The field of prosthetics-orthotics is one for which U.C.L.A. is well-known for its work in both research and education. In the new Physical Rehabilitation Center, the opportunities to expand both research and education in prosthetics and orthotics will be almost unlimited. Large and well-equipped laboratories will make it possible to conduct larger classes, carry on testing and development work, and try out new materials and methods. It is anticipated that even closer liaison will be maintained between Prosthetics Education and the Southern California manufacturers of prosthetics equipment and prosthetics and orthotics service facilities to the benefit of all concerned, including the amputee and other orthopedically handicapped people.

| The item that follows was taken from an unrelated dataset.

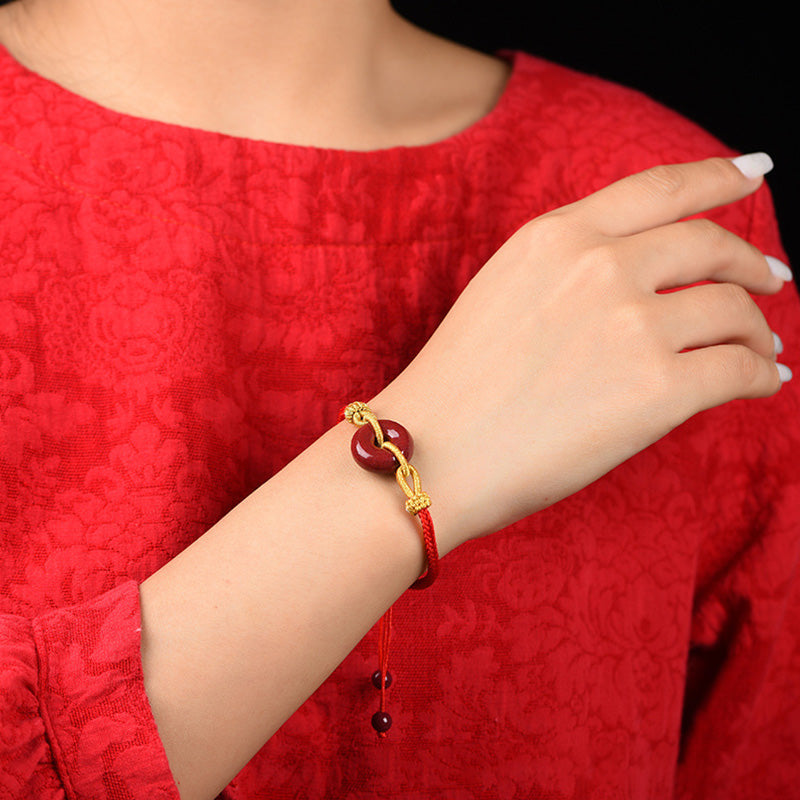 Handmade Cinnabar Peace Buckle Blessing Braided Rope Bracelet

International Prosthetics Course In Paris Planned
An international prosthetics course, jointly organized by the French Ministry of War Veterans and War Victims, The World Veterans Federation, and the International Society for Rehabilitation of the Disabled, is scheduled to be held in Paris, July 3 to 15. 1961.
The course has been initiated by the International Society's Committee on Prostheses. Braces and Technical Aids, and will follow the same pattern as those organized in Copenhagen in 1958 and 1959 and in New York in 1960. The Faculty will be selected from among world leaders in the orthopaedic field, and will include physicians, physio- and occupational therapists and orthopaedic technicians. The program will include the most modern aspects of prosthetic and orthotic techniques.

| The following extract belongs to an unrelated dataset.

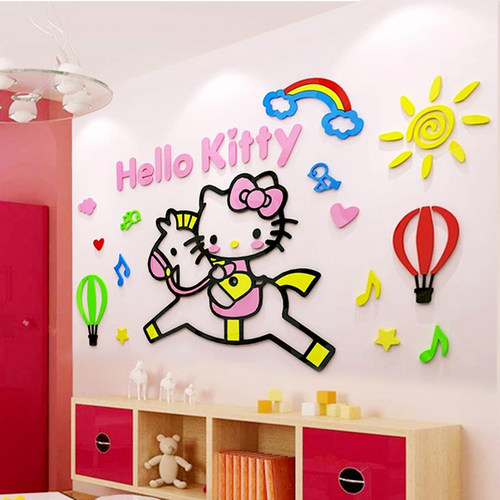 hellokitty猫墙贴纸3d女孩房间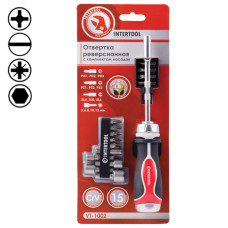 Викрутка реверсіонна Intertool VT-1002 з комплектом насадок 11шт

French will be the official language of the course, and any lectures delivered in English will be translated into French. The working sessions will take place at the Medical School of the Paris University. The Faculty and participants will be accommodated on the campus of the University. An inclusive fee of 400 N.F. ($80 in U.S. currency) for the course will cover registration, board and lodging, and one copy of the final report.
Further information may be obtained from the International Society for Rehabilitation of the Disabled, 701 First Avenue, New York 17, N.Y., or from World Veterans Federation, 16, Rue Hamelin, Paris 16, France.